Auparavant, la soirée avait accueilli Jean-Pierre Bertrand, seul au piano, pour un « shuss » de boogie-woogie de fort bonne facture. Pas facile : il lui revenait de faire, rapidement et sans avoir l’air de rien, la transition entre Stacey Kent et Claude Bolling. Il allait revenir au milieu de la nuit, en trio, pour retenir les derniers noctambules.

Stacey Kent © P. Audoux/Vues sur Scènes

Avant lui donc, Jazz à Vienne accueillait pour la seconde fois Stacey Kent. La jeune femme a, depuis, fait du chemin, aime toujours autant son compagnon qui est aussi le compositeur et une partie de l’âme du groupe. Mais surtout, elle n’a rien perdu de cette fraîcheur attachante et communicative pour mener aisément un set bien rodé qui fait la part belle aux compositions poétiques. Attachée, nous explique-t-elle, à la langue française qu’elle tient à encenser, elle en appelle à Gainsbourg et à d’autres. (Voir son dernier disque avec « Ces petits riens » susurrés avec un charmant accent, ou « La saison des pluies ».) On peut être un peu déçu par la tournure « variété » qu’elle donne à son set alors qu’à ses côtés fonctionne un quartet discret mais de bonne facture. Mais, à l’entendre, la chanson et la poésie française sont si riches, et son désir de l’exprimer si profond, qu’il reste peu de place pour les élongations instrumentales.

Enfin, Paradox. C’est l’une des traditions bien ancrées de Jazz à Vienne (et pas la plus facile) que d’offrir au gagnant du concours « Rezzo » de l’édition précédente le soin d’ouvrir la dernière soirée. Paradox ayant remporté l’édition 2007, ses trois jeunes membres se risquent donc sur la grande scène devant 4 500 personnes encore mal remises de la pluie qui vient de cesser. De quoi perdre son élan, alors qu’ils attenient ce moment depuis un an.

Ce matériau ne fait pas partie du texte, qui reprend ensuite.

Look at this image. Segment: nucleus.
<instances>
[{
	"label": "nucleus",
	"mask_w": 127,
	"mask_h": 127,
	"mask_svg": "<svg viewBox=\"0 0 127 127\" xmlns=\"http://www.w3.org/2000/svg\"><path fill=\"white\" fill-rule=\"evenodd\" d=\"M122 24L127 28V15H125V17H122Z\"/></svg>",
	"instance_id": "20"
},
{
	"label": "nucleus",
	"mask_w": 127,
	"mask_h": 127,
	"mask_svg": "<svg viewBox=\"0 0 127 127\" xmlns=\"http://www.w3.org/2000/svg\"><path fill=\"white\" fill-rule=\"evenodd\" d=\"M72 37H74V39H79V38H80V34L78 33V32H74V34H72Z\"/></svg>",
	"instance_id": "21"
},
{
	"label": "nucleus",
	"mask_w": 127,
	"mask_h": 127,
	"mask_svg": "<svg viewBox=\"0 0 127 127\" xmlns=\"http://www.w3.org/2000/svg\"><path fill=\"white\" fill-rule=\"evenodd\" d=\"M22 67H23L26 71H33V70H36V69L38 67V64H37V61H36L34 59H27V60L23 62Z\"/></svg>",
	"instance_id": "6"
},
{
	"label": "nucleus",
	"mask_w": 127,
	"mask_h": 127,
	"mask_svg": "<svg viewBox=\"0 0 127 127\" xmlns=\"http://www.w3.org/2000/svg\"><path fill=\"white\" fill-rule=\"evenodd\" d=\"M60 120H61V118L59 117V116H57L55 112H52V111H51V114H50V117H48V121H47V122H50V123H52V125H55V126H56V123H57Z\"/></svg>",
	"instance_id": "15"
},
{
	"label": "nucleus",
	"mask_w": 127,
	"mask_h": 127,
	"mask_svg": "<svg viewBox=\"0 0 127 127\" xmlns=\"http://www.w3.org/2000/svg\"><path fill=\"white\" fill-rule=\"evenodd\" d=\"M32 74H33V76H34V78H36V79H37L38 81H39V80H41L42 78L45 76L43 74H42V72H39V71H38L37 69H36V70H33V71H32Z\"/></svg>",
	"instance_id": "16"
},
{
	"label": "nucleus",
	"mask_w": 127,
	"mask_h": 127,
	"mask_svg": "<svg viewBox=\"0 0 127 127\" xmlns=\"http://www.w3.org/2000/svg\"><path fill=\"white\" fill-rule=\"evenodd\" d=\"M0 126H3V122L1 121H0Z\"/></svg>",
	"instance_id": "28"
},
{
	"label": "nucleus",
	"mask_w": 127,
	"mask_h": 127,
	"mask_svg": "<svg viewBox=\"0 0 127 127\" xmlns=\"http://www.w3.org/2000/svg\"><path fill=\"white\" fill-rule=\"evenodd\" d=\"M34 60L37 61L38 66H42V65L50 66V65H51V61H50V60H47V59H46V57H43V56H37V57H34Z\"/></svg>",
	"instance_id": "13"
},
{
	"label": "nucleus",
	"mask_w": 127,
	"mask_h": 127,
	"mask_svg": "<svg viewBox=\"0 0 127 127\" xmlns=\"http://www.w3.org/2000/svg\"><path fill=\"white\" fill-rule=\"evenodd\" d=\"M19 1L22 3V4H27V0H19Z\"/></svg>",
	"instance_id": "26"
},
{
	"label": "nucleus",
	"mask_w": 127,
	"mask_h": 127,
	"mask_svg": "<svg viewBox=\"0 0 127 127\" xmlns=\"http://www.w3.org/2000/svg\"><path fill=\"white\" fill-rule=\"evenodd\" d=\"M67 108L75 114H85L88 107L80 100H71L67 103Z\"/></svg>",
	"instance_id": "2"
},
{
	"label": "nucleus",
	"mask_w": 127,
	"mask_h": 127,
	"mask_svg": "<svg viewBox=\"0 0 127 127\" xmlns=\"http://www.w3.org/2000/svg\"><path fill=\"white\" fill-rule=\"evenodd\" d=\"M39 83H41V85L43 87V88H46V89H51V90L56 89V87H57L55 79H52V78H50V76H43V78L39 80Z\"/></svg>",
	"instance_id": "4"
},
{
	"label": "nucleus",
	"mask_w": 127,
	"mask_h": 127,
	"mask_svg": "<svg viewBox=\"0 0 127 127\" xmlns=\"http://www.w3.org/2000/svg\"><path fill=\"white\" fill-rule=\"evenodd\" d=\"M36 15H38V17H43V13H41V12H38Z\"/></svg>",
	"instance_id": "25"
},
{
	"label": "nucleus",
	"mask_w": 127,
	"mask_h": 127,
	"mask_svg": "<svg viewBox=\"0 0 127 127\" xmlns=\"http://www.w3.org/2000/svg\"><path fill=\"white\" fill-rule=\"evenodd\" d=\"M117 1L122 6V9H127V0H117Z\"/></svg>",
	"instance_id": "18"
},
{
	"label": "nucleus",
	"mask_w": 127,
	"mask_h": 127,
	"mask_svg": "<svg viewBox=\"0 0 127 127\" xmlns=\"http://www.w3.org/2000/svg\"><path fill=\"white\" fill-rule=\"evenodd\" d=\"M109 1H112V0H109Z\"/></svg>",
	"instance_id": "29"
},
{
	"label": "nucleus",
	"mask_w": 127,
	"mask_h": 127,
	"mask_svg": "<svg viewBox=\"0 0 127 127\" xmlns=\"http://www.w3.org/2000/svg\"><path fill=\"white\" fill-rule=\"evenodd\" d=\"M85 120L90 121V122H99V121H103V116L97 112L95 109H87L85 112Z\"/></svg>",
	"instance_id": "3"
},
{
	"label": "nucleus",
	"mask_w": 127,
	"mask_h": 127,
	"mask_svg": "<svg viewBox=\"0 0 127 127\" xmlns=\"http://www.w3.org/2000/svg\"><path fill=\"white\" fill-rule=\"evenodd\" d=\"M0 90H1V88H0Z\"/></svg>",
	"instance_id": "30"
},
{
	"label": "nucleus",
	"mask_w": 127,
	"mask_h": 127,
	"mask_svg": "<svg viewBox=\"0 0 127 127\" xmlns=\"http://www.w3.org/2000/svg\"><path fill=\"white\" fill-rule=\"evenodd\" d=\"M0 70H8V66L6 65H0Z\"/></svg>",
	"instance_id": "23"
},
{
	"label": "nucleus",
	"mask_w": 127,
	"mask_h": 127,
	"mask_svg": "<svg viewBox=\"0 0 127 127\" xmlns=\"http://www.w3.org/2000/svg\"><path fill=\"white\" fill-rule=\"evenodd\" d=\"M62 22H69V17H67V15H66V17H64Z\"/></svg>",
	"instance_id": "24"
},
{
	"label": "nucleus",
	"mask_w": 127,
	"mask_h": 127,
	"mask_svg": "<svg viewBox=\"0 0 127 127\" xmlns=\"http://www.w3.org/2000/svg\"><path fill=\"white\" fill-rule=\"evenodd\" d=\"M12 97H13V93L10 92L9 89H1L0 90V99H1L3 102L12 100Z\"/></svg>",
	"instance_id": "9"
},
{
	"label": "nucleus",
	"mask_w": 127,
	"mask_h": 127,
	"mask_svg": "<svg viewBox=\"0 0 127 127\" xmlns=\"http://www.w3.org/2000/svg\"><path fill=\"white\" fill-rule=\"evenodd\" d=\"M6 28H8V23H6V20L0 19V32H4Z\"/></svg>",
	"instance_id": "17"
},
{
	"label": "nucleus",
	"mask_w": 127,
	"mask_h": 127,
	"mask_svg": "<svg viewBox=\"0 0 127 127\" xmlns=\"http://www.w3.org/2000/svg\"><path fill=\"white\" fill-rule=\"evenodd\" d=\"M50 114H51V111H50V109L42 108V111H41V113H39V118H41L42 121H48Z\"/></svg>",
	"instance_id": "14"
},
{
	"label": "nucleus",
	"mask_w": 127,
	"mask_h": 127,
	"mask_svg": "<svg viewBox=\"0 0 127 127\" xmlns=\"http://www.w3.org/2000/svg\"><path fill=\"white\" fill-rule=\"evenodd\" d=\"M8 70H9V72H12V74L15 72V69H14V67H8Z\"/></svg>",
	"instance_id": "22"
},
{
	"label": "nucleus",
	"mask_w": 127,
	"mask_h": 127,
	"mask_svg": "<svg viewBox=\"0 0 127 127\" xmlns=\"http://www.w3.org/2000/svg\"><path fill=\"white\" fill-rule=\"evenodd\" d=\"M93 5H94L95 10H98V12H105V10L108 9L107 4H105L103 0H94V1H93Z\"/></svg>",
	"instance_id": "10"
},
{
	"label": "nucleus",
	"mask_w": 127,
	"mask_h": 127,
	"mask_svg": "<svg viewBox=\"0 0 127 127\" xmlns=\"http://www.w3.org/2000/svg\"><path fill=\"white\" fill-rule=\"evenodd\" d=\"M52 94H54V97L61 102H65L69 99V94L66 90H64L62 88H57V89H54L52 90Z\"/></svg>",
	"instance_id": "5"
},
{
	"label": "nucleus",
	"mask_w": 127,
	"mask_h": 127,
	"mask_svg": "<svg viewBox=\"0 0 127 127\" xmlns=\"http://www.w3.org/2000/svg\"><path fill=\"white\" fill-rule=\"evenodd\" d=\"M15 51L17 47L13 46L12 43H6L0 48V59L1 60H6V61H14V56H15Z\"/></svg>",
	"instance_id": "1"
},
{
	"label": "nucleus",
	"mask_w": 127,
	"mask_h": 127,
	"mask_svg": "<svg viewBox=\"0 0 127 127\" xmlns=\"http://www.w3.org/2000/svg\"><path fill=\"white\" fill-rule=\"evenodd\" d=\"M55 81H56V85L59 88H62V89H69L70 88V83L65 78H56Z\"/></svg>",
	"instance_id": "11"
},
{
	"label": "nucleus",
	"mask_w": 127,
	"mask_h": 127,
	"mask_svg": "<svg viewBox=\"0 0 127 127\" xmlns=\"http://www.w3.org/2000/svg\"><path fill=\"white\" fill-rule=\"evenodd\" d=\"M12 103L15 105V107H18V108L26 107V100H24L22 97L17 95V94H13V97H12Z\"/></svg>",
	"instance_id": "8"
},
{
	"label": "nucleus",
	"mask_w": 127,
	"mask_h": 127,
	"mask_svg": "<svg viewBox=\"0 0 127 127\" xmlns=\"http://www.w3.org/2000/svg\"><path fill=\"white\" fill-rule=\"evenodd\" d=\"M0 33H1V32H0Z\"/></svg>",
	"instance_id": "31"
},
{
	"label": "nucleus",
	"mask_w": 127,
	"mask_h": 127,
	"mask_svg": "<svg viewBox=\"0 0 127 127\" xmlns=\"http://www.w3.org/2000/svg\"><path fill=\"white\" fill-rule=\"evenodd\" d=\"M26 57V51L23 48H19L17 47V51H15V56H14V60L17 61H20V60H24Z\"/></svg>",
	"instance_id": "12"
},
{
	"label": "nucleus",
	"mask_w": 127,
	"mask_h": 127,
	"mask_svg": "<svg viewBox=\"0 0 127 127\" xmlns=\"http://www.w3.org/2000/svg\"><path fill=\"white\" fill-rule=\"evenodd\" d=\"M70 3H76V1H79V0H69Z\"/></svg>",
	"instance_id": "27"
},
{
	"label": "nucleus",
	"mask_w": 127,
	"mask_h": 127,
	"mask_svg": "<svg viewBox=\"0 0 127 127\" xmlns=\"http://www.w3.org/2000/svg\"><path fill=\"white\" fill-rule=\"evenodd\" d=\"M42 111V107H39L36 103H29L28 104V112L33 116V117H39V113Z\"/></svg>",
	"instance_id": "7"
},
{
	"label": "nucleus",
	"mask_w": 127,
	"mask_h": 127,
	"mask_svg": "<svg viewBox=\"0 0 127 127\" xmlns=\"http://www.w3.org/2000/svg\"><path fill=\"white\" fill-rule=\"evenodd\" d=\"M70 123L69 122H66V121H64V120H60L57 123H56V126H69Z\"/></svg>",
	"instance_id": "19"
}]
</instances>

Qu’on se rassure. Ça part en demi-teinte mais ça se termine en petite apothéose. Paradox, emmené par le saxophoniste Raphaël Dumont, joue un jazz réfléchi, ambitieux, plus perceptible en petit comité, où les attentes diluées jouent un rôle majeur, avant de laisser déborder l’énergie de l’ensemble. Mais le public s’est rapidement attaché à cette façon de faire, à ces sonorités guère éloignées de Gabarek et d’E.S.T., qui figurent sur l’album déjà sorti (récompense du concours). Au fil des thèmes, Paradox a su imposer son petit univers virevoltant, où chaque membre semble pousser l’autre dans ses retranchements. Ce qui engendre une progression plaisante qui voit, tour à tour, Nico Rajao (dms), Kenny Ruby (b) et Raphaël Dumont (sax) prendre les choses en mains.